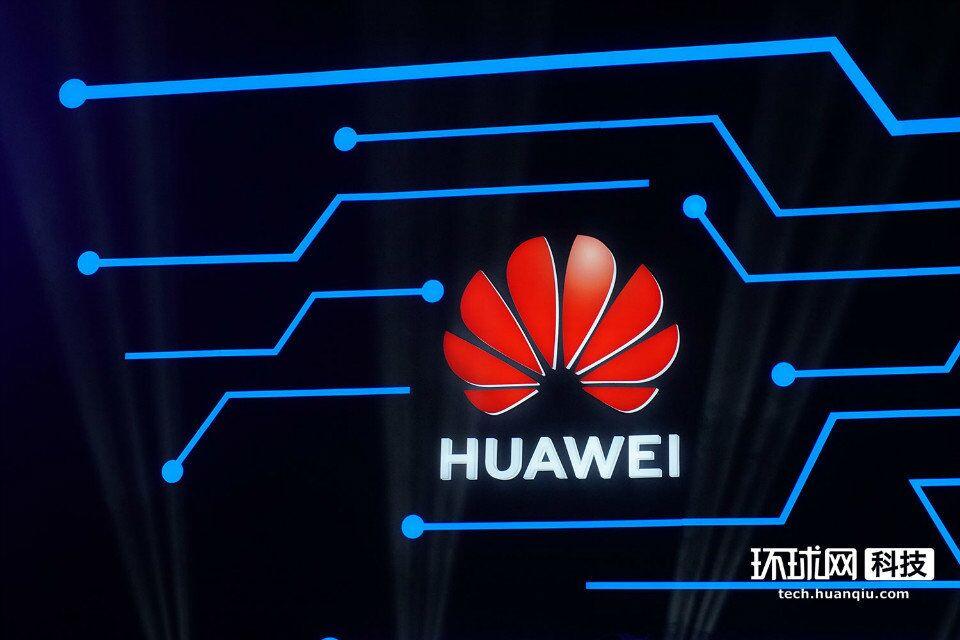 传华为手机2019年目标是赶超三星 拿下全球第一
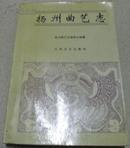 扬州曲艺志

● ● ● ● ● ● ●

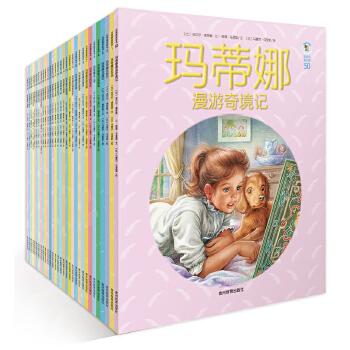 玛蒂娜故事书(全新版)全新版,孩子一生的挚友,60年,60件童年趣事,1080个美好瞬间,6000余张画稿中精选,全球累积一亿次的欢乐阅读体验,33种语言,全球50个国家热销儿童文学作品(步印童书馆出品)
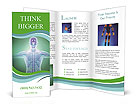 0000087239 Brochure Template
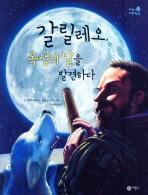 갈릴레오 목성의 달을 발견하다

● ● ● ● ● ● ●

- **What the task requires**
In the listing above, find the line holding "玛蒂娜故事书(全新版)全新版" and the line holding "갈릴레오 목성의 달을 발견하다". Reproduce those two lines and all between them exactly, leaving out pictures.

- **Result below**
 玛蒂娜故事书(全新版)全新版,孩子一生的挚友,60年,60件童年趣事,1080个美好瞬间,6000余张画稿中精选,全球累积一亿次的欢乐阅读体验,33种语言,全球50个国家热销儿童文学作品(步印童书馆出品)
 0000087239 Brochure Template
 갈릴레오 목성의 달을 발견하다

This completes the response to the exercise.